##### SOURCE MATERIAL

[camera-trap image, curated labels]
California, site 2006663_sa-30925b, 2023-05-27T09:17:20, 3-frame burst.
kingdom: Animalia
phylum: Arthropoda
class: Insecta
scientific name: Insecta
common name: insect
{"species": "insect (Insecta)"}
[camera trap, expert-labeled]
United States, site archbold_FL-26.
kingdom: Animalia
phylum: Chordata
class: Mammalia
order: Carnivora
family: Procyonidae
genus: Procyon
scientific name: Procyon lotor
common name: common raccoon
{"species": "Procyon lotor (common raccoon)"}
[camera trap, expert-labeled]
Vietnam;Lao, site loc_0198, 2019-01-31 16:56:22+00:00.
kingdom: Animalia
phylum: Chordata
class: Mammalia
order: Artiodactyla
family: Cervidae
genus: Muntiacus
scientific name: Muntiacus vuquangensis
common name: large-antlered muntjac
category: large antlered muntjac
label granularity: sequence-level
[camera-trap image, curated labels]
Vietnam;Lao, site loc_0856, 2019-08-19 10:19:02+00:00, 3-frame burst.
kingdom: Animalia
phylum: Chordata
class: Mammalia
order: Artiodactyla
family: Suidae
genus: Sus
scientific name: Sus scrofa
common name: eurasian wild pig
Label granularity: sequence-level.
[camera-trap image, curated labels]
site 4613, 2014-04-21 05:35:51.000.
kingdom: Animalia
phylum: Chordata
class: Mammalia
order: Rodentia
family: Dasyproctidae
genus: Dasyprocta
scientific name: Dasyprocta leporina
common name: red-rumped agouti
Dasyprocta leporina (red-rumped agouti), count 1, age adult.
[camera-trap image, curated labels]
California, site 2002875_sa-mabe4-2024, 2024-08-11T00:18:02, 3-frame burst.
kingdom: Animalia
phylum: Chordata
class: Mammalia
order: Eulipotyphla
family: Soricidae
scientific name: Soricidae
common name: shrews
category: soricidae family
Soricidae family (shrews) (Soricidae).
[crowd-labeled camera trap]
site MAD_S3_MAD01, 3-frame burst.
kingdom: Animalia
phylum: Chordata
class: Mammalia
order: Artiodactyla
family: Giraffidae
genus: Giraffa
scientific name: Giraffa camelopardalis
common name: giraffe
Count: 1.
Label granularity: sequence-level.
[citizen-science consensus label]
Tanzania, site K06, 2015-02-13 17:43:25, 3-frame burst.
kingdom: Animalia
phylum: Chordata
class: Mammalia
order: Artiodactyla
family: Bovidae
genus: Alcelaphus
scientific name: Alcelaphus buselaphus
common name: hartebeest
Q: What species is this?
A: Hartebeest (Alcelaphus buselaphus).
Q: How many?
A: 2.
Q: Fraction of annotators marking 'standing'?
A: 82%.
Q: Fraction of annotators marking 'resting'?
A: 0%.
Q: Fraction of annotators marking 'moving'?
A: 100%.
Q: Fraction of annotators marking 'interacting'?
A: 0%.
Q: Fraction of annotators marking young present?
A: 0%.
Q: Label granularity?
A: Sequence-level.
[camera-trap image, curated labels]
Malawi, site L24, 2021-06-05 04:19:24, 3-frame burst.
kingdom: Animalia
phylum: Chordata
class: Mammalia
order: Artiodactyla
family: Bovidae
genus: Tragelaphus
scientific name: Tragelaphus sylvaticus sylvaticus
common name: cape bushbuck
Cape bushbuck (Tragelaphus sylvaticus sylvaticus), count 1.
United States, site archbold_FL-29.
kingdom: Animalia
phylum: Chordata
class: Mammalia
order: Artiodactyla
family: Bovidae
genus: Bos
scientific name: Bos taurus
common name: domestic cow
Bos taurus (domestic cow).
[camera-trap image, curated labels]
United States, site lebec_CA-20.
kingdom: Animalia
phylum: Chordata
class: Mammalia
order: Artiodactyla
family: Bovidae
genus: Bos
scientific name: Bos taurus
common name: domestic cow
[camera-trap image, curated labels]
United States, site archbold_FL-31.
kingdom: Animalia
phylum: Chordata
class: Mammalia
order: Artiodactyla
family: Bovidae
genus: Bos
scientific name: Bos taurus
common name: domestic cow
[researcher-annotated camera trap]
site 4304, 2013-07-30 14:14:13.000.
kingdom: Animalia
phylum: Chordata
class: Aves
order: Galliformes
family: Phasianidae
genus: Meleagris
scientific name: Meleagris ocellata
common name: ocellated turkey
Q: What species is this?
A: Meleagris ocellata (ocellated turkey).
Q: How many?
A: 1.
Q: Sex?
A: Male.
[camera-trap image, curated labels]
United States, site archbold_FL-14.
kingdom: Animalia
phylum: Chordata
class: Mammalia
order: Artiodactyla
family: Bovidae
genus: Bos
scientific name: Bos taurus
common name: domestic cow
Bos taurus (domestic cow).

##########

# EXERCISE OBJECTIVE
Write the listing out again, exactly as shown above.

# YOUR SOLUTION
[camera-trap image, curated labels]
California, site 2006663_sa-30925b, 2023-05-27T09:17:20, 3-frame burst.
kingdom: Animalia
phylum: Arthropoda
class: Insecta
scientific name: Insecta
common name: insect
{"species": "insect (Insecta)"}
[camera trap, expert-labeled]
United States, site archbold_FL-26.
kingdom: Animalia
phylum: Chordata
class: Mammalia
order: Carnivora
family: Procyonidae
genus: Procyon
scientific name: Procyon lotor
common name: common raccoon
{"species": "Procyon lotor (common raccoon)"}
[camera trap, expert-labeled]
Vietnam;Lao, site loc_0198, 2019-01-31 16:56:22+00:00.
kingdom: Animalia
phylum: Chordata
class: Mammalia
order: Artiodactyla
family: Cervidae
genus: Muntiacus
scientific name: Muntiacus vuquangensis
common name: large-antlered muntjac
category: large antlered muntjac
label granularity: sequence-level
[camera-trap image, curated labels]
Vietnam;Lao, site loc_0856, 2019-08-19 10:19:02+00:00, 3-frame burst.
kingdom: Animalia
phylum: Chordata
class: Mammalia
order: Artiodactyla
family: Suidae
genus: Sus
scientific name: Sus scrofa
common name: eurasian wild pig
Label granularity: sequence-level.
[camera-trap image, curated labels]
site 4613, 2014-04-21 05:35:51.000.
kingdom: Animalia
phylum: Chordata
class: Mammalia
order: Rodentia
family: Dasyproctidae
genus: Dasyprocta
scientific name: Dasyprocta leporina
common name: red-rumped agouti
Dasyprocta leporina (red-rumped agouti), count 1, age adult.
[camera-trap image, curated labels]
California, site 2002875_sa-mabe4-2024, 2024-08-11T00:18:02, 3-frame burst.
kingdom: Animalia
phylum: Chordata
class: Mammalia
order: Eulipotyphla
family: Soricidae
scientific name: Soricidae
common name: shrews
category: soricidae family
Soricidae family (shrews) (Soricidae).
[crowd-labeled camera trap]
site MAD_S3_MAD01, 3-frame burst.
kingdom: Animalia
phylum: Chordata
class: Mammalia
order: Artiodactyla
family: Giraffidae
genus: Giraffa
scientific name: Giraffa camelopardalis
common name: giraffe
Count: 1.
Label granularity: sequence-level.
[citizen-science consensus label]
Tanzania, site K06, 2015-02-13 17:43:25, 3-frame burst.
kingdom: Animalia
phylum: Chordata
class: Mammalia
order: Artiodactyla
family: Bovidae
genus: Alcelaphus
scientific name: Alcelaphus buselaphus
common name: hartebeest
Q: What species is this?
A: Hartebeest (Alcelaphus buselaphus).
Q: How many?
A: 2.
Q: Fraction of annotators marking 'standing'?
A: 82%.
Q: Fraction of annotators marking 'resting'?
A: 0%.
Q: Fraction of annotators marking 'moving'?
A: 100%.
Q: Fraction of annotators marking 'interacting'?
A: 0%.
Q: Fraction of annotators marking young present?
A: 0%.
Q: Label granularity?
A: Sequence-level.
[camera-trap image, curated labels]
Malawi, site L24, 2021-06-05 04:19:24, 3-frame burst.
kingdom: Animalia
phylum: Chordata
class: Mammalia
order: Artiodactyla
family: Bovidae
genus: Tragelaphus
scientific name: Tragelaphus sylvaticus sylvaticus
common name: cape bushbuck
Cape bushbuck (Tragelaphus sylvaticus sylvaticus), count 1.
United States, site archbold_FL-29.
kingdom: Animalia
phylum: Chordata
class: Mammalia
order: Artiodactyla
family: Bovidae
genus: Bos
scientific name: Bos taurus
common name: domestic cow
Bos taurus (domestic cow).
[camera-trap image, curated labels]
United States, site lebec_CA-20.
kingdom: Animalia
phylum: Chordata
class: Mammalia
order: Artiodactyla
family: Bovidae
genus: Bos
scientific name: Bos taurus
common name: domestic cow
[camera-trap image, curated labels]
United States, site archbold_FL-31.
kingdom: Animalia
phylum: Chordata
class: Mammalia
order: Artiodactyla
family: Bovidae
genus: Bos
scientific name: Bos taurus
common name: domestic cow
[researcher-annotated camera trap]
site 4304, 2013-07-30 14:14:13.000.
kingdom: Animalia
phylum: Chordata
class: Aves
order: Galliformes
family: Phasianidae
genus: Meleagris
scientific name: Meleagris ocellata
common name: ocellated turkey
Q: What species is this?
A: Meleagris ocellata (ocellated turkey).
Q: How many?
A: 1.
Q: Sex?
A: Male.
[camera-trap image, curated labels]
United States, site archbold_FL-14.
kingdom: Animalia
phylum: Chordata
class: Mammalia
order: Artiodactyla
family: Bovidae
genus: Bos
scientific name: Bos taurus
common name: domestic cow
Bos taurus (domestic cow).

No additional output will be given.